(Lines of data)
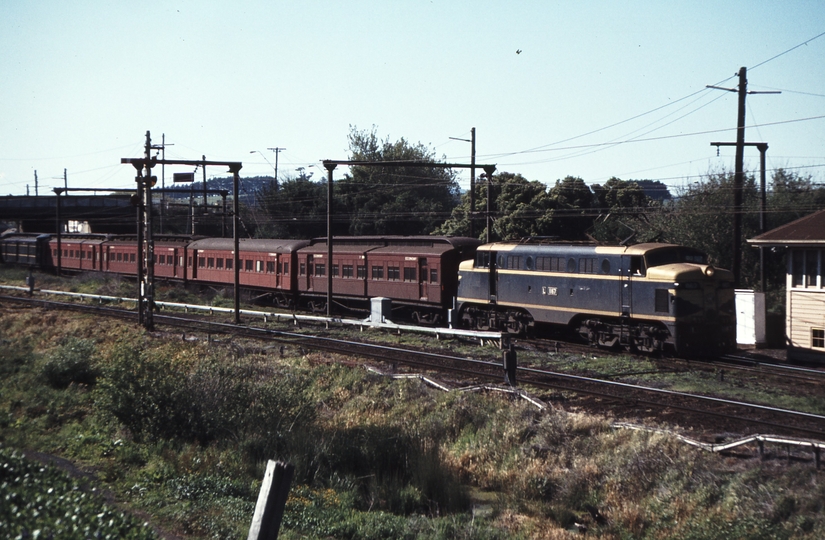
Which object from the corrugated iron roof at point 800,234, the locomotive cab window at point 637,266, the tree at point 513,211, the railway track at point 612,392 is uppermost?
the tree at point 513,211

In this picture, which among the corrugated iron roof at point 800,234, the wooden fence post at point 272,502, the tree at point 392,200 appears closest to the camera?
the wooden fence post at point 272,502

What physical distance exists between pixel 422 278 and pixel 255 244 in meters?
13.0

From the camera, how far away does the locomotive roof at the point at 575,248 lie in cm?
2048

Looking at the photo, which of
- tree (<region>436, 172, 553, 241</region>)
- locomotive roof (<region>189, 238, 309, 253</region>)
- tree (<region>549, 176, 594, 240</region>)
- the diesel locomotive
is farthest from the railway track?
tree (<region>549, 176, 594, 240</region>)

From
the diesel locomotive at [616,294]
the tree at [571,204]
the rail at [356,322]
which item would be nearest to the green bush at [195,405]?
the rail at [356,322]

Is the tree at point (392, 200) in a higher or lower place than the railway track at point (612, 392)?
higher

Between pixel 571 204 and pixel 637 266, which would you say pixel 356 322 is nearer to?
pixel 637 266

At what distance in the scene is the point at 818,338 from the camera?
69.6ft

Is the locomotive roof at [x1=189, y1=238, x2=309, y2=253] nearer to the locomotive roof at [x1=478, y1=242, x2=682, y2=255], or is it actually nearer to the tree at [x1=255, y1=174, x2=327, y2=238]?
the locomotive roof at [x1=478, y1=242, x2=682, y2=255]

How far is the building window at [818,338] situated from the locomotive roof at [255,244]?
22.3 metres

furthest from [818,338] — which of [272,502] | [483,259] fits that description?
[272,502]

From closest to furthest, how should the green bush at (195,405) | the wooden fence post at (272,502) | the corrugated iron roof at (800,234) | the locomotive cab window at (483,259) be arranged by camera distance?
1. the wooden fence post at (272,502)
2. the green bush at (195,405)
3. the corrugated iron roof at (800,234)
4. the locomotive cab window at (483,259)

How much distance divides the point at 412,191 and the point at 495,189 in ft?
62.3

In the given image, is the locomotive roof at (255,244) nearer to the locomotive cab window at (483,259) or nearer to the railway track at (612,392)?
the railway track at (612,392)
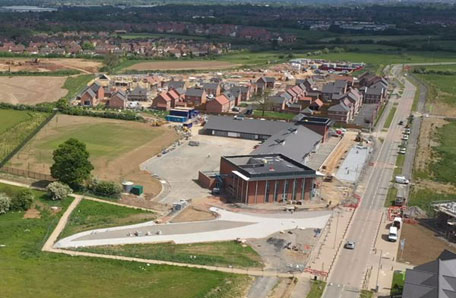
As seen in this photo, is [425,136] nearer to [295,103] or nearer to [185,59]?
[295,103]

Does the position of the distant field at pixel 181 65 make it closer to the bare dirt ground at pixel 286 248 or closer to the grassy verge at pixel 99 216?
the grassy verge at pixel 99 216

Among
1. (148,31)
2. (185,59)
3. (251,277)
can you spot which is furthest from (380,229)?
(148,31)

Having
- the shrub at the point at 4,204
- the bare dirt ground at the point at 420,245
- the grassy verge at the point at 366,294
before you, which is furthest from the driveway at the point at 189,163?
the grassy verge at the point at 366,294

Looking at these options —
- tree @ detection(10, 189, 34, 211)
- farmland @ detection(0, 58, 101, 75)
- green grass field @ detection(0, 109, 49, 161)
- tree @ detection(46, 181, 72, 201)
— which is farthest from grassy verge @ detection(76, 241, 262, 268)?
farmland @ detection(0, 58, 101, 75)

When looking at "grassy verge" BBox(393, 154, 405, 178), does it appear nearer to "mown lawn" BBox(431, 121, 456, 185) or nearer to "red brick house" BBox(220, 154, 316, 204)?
"mown lawn" BBox(431, 121, 456, 185)

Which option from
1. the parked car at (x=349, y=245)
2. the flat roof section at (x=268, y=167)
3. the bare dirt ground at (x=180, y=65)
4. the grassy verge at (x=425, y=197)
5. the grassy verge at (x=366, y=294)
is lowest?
the grassy verge at (x=366, y=294)

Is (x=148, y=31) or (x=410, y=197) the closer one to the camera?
(x=410, y=197)
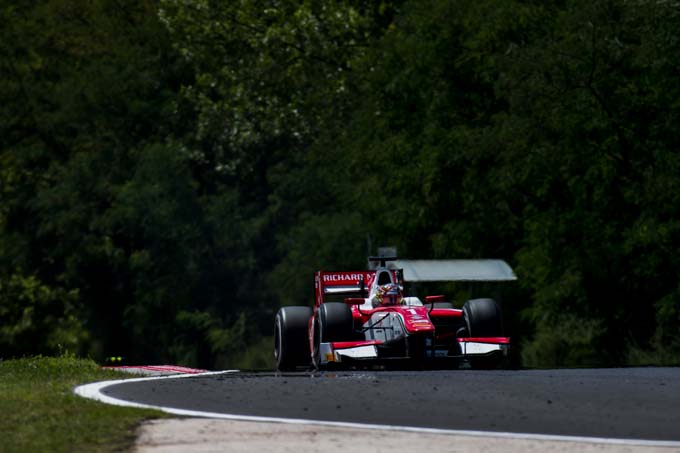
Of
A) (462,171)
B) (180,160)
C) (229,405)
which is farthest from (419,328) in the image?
(180,160)

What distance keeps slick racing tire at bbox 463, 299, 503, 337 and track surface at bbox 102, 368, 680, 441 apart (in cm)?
320

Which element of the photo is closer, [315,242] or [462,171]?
[462,171]

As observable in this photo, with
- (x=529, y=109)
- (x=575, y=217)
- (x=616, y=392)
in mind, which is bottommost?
(x=616, y=392)

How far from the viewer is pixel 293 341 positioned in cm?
2264

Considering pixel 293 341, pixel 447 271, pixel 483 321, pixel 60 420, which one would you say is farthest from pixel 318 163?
pixel 60 420

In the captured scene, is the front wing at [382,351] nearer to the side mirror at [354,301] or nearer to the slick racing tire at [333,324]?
the slick racing tire at [333,324]

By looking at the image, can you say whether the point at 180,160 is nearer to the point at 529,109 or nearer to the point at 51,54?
the point at 51,54

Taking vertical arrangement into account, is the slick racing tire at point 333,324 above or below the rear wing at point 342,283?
below

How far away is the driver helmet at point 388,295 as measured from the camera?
22.7 meters

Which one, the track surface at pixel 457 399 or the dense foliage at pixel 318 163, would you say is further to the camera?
the dense foliage at pixel 318 163

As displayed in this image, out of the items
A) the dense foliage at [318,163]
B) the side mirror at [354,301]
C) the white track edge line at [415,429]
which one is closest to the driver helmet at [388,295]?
the side mirror at [354,301]

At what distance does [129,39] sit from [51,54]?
342 cm

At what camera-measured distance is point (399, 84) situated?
138ft

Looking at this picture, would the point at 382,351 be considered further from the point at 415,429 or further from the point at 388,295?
the point at 415,429
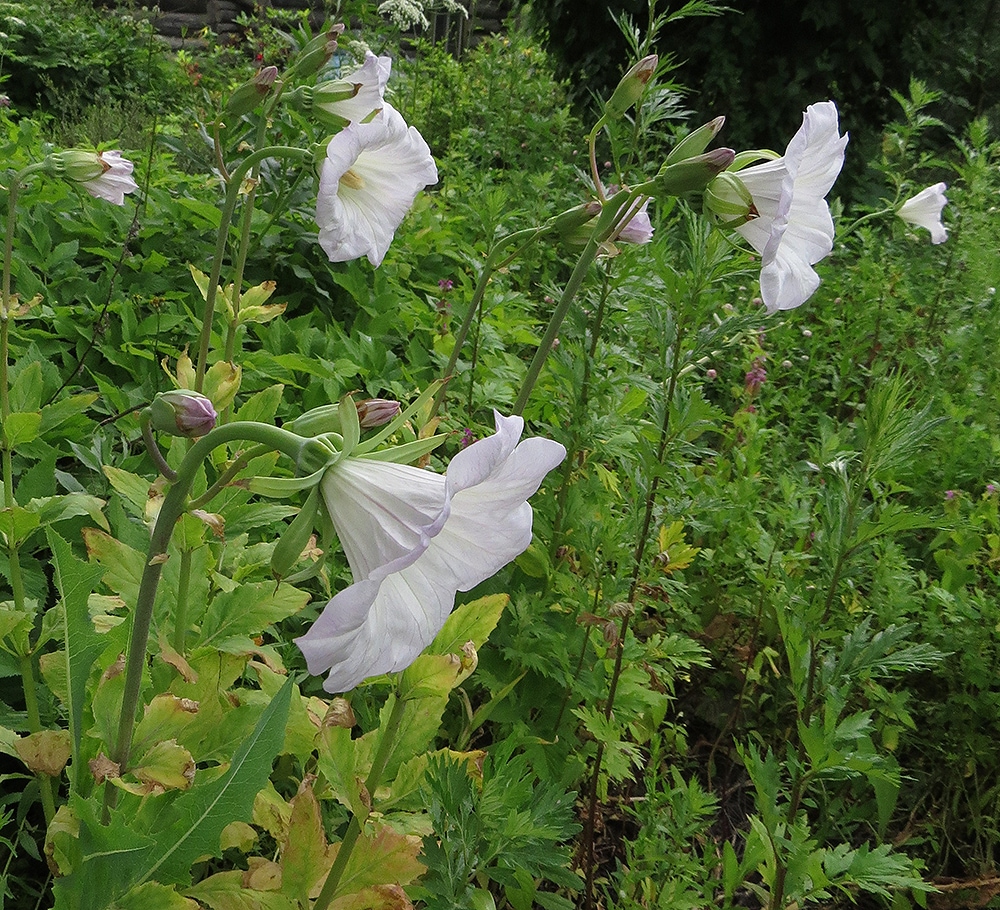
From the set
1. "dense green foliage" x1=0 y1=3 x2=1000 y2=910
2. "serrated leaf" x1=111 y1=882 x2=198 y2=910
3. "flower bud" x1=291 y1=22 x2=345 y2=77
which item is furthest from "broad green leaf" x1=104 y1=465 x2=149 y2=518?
"flower bud" x1=291 y1=22 x2=345 y2=77

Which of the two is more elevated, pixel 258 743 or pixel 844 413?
pixel 258 743


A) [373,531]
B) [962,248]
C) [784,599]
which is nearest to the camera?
[373,531]

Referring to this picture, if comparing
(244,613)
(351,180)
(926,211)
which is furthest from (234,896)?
(926,211)

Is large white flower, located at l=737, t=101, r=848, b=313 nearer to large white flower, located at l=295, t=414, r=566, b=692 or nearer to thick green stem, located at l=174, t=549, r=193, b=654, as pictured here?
large white flower, located at l=295, t=414, r=566, b=692

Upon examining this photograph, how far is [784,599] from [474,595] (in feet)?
2.22

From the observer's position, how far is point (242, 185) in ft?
4.97

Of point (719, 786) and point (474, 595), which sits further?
point (719, 786)

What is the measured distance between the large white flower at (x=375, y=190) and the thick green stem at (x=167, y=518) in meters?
0.62

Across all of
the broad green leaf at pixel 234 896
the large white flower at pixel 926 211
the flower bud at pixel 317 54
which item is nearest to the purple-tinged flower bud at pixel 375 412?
the broad green leaf at pixel 234 896

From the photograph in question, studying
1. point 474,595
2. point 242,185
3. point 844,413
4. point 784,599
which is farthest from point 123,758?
point 844,413

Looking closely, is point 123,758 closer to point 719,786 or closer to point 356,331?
point 719,786

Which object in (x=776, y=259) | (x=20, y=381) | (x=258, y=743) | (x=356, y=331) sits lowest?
(x=356, y=331)

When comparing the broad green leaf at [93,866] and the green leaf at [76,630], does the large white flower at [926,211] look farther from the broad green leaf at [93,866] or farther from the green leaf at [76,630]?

» **Exercise brief**
Switch "closer" to "nearer" in the rows running from the line with "Looking closely, is" up to and including the last line of the rows. Give back only those lines, with everything else unchanged.

» **Task answer**
Looking closely, is point 123,758 nearer to point 719,786 or nearer to point 356,331?
point 719,786

Which object in (x=776, y=259) | (x=20, y=381) | (x=258, y=743) | (x=356, y=331) sits lowest?
(x=356, y=331)

When comparing the broad green leaf at [93,866] and the green leaf at [76,630], does the large white flower at [926,211] look farther from the broad green leaf at [93,866] or farther from the green leaf at [76,630]?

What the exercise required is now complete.